Many of those have returned to Gladstone for the first time since the sinking of the Dianne, off Seventeen Seventy on October 16, 2017 for the joint inquest into the sinking of vessels Cassandra in April 2016 and the Dianne.
Speaking to media after he gave evidence for the inquest, Mr McDornan paid tribute to the professionalism shown by his fellow crew and said safety was their number one priority.
"The men of the Dianne were my absolute mates, we're a band of brothers and the entire crew of the Dianne were the most safety conscious and professional men and mariners I've ever worked with," he said.

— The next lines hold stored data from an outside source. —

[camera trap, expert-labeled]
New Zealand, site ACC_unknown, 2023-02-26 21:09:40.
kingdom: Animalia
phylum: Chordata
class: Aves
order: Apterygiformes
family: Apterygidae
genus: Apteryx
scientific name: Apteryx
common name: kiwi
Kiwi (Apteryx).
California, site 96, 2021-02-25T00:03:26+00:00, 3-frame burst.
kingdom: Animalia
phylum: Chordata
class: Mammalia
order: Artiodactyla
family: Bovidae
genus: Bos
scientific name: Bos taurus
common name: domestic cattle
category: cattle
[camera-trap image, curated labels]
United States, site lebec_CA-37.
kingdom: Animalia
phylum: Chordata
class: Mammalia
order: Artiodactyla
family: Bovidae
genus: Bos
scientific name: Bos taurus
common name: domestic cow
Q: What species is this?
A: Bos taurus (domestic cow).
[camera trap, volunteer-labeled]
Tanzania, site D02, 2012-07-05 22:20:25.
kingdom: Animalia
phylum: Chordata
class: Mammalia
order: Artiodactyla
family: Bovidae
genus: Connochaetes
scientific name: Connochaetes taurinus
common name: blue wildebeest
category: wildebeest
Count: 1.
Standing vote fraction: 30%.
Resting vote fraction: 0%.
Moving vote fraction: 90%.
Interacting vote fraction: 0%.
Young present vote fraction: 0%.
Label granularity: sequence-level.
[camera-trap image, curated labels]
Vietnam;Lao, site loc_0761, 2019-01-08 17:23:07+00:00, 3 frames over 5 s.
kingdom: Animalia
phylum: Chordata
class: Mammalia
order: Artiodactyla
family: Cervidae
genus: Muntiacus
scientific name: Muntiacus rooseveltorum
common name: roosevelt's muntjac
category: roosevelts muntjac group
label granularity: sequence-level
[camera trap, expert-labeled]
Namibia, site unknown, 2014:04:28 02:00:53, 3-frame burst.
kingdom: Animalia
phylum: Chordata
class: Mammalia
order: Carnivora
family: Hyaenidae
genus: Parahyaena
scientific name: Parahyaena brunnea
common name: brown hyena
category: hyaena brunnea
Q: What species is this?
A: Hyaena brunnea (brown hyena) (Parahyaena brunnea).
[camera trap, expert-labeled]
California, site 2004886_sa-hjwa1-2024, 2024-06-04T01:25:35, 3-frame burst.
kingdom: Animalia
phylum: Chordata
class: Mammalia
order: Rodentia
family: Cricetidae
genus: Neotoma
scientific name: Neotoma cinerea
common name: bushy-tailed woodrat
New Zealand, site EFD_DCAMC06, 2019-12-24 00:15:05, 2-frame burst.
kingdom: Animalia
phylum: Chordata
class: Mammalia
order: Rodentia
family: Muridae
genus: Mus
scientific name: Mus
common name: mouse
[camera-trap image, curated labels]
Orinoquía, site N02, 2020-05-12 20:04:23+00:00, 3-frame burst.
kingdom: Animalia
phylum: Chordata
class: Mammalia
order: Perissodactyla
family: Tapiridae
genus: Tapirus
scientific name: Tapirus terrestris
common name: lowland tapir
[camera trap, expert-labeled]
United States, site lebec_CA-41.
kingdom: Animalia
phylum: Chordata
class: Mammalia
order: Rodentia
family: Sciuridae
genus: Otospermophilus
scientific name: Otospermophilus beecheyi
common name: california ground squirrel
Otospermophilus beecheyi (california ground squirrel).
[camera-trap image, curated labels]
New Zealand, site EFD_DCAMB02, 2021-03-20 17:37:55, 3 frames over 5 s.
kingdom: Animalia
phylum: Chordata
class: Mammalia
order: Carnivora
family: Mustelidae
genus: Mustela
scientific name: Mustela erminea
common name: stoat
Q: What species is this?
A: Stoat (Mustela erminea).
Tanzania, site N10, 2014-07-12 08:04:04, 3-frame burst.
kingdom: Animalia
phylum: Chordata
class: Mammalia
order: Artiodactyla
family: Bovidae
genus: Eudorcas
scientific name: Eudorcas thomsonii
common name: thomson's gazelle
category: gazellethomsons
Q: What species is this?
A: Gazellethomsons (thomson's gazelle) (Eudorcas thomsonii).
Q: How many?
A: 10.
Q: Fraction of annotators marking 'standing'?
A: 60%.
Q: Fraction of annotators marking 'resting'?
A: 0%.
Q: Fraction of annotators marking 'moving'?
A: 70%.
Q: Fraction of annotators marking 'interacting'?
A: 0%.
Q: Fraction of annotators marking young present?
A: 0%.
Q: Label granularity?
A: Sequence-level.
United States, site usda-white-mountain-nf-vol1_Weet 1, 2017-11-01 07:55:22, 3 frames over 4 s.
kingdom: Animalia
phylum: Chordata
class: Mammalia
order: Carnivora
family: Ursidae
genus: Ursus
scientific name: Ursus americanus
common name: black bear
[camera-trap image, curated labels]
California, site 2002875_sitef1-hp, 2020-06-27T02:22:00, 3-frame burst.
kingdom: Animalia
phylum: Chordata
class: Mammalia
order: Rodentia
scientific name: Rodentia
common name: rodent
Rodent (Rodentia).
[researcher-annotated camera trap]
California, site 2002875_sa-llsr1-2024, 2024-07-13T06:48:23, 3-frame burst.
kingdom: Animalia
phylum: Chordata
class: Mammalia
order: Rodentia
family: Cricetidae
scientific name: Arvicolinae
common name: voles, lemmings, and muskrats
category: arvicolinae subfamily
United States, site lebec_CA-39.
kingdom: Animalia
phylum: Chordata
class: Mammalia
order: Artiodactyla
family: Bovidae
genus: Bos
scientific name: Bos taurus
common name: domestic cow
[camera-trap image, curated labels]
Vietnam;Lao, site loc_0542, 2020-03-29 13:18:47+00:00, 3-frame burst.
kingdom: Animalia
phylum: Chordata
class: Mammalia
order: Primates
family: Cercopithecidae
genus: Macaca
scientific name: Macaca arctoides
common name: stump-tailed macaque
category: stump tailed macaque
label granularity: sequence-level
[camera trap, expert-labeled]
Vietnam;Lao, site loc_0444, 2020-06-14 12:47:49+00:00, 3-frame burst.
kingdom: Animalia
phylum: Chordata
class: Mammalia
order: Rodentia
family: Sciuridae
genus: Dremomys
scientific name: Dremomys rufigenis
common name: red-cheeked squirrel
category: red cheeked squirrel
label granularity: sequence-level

"No matter how hard it is for me personally and the families that are here, this is exactly what we want.
"We do want something amazing to come out of such a tragedy, being the specifics of safety and mainly for the fishing industry and all of the marine industry.
"It's a very touching time and its very hard being here, but we do know what we have to do."
The bodies of skipper Ben Leahy and Adam Hoffman were found in the sunken vessel, almost a week after the recovery mission began.
The bodies of four men - Adam Bidner, Zachary Feeney, Chris Sammut and Eli Tonks - have not been found.
Mr McDornan said he understood the importance of giving evidence.
"It is my belief that by repurposing the (Vessel Monitoring system) used by fisheries can help with safety alertness and getting a response a lot quicker," he said.
It's understood when the Dianne capsized its VMS signal was lost, but it was five and a half hours later that the vessel sank.
"By participating in this inquest and inquiry that I can help to stop a tragedy like that of the Dianne ever happening again then I am fully involved... in this process," he said.